> [Text]
# What Will a "Woke" Military Mean for Us?



## Denton (Sep 18, 2012)

Identity Politics and Critical Race Theory Have No Place in U.S. Military


Sen. Tom Cotton, rightly angered that the Department of Defense is moving to indoctrinate U.S. military personnel in divisive critical race theory, has introduced a bill that would forbid it.




www.heritage.org





This will divide the military, and that's what the Chinese want.


----------



## The Tourist (Jun 9, 2016)

*This will divide the military, and that's what the Chinese want.*

I _assume_ you're referring to the American military. And yes, there was a very bad "slope" in the 1968 to '72 era. Let's face it, the jokes are over, after all, the joke might refer to your dad or your uncle.

I believe that there was also a very strict "reject rate" at this time. One of my freshman class (living in student-housing) came back almost at the end of the year. There was a mistaken belief that if you didn't get yourself into "an injury," dismal grades, or tickets to Canada you'd be watering a Vietnamese jungle with napalm. The guys I knew served in The States like most guys. And most of the guys doing the fighting had the skills to actually fight, and did so with distinction.

> [Exercise data]

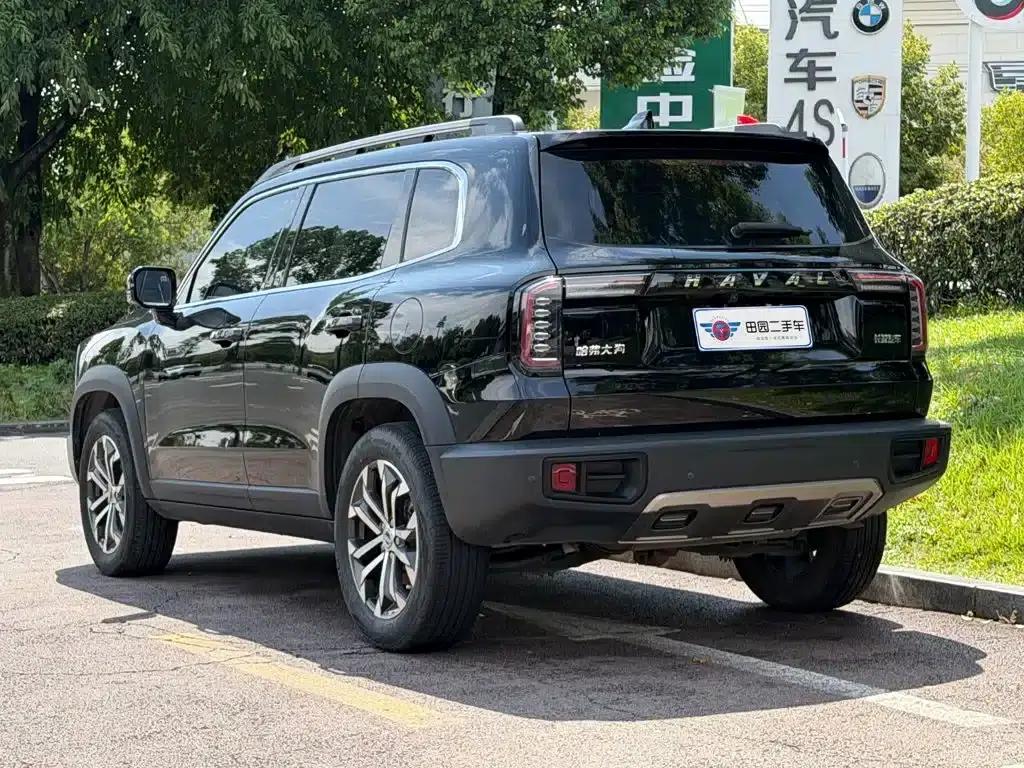 Haval Big Dog 2022 1.5T DCT 2WD Border Collie Edition — миниатюра 4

> [Exercise brief]
Can you repeat, word for word, the part of the military thread above starting at "## Denton (Sep" and ending at "would forbid it."?

> [Output for this task]
## Denton (Sep 18, 2012)

Identity Politics and Critical Race Theory Have No Place in U.S. Military


Sen. Tom Cotton, rightly angered that the Department of Defense is moving to indoctrinate U.S. military personnel in divisive critical race theory, has introduced a bill that would forbid it.